Lors de notre dernier entretien aux Borias, Hélie s'est encore montré tel qu'il était, en père. Il me demandait, malgré son extrême faiblesse, ce qu'il pouvait faire pour nous. Il pensait aux jeunes novices, à ce qu'il aurait pu leur dire pour les aider. Et je lui ai simplement demandé de nous bénir, ce qui l'a beaucoup étonné mais qu'il a fait volontiers. Il s'est signé et il nous a imposé les mains, comme les patriarches de l'Ancien Testament.

Hélie était un père qui a su, contrairement à d'autres grands hommes, fonder une belle famille. Qui eut pu imaginer qu'un homme qui avait tant souffert donnerait le jour à quatre jolies fleurs qui à leur tour donneraient de beaux fruits. Il a aimé sa femme, il a aimé ses quatre filles, et il a su se faire aimer, et il laisse une vingtaine de petits-enfants qui semblent ne pas avoir peur de la vie.

→ **Lignes**:
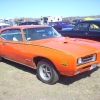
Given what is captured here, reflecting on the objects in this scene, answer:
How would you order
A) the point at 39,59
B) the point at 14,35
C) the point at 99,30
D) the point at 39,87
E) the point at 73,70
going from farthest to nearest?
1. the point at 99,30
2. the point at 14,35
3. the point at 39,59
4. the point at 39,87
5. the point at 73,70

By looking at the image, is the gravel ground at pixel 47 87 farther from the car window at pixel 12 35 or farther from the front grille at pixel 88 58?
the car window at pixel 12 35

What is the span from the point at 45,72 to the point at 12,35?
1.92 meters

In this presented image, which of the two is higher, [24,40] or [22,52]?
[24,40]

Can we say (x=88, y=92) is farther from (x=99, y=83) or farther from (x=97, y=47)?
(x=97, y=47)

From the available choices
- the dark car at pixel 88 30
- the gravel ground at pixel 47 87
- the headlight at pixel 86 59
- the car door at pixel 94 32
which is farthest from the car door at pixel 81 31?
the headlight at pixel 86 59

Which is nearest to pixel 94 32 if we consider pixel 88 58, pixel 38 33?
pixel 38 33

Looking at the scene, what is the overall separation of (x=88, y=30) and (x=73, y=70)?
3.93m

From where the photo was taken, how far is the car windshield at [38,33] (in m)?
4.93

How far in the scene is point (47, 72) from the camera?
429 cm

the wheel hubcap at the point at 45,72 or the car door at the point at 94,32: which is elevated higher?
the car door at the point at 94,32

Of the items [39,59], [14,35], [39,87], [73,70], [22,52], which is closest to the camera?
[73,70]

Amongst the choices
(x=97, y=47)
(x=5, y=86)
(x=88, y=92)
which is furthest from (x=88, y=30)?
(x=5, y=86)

→ **Travail demandé**:
Pouvez-vous reproduire le passage sur Hélie, à partir de « Lors de notre » et jusqu'à « peur de la vie. », en y remplaçant « jolies fleurs » par « belles fleurs » ?

→ **Réponse**:
Lors de notre dernier entretien aux Borias, Hélie s'est encore montré tel qu'il était, en père. Il me demandait, malgré son extrême faiblesse, ce qu'il pouvait faire pour nous. Il pensait aux jeunes novices, à ce qu'il aurait pu leur dire pour les aider. Et je lui ai simplement demandé de nous bénir, ce qui l'a beaucoup étonné mais qu'il a fait volontiers. Il s'est signé et il nous a imposé les mains, comme les patriarches de l'Ancien Testament.

Hélie était un père qui a su, contrairement à d'autres grands hommes, fonder une belle famille. Qui eut pu imaginer qu'un homme qui avait tant souffert donnerait le jour à quatre belles fleurs qui à leur tour donneraient de beaux fruits. Il a aimé sa femme, il a aimé ses quatre filles, et il a su se faire aimer, et il laisse une vingtaine de petits-enfants qui semblent ne pas avoir peur de la vie.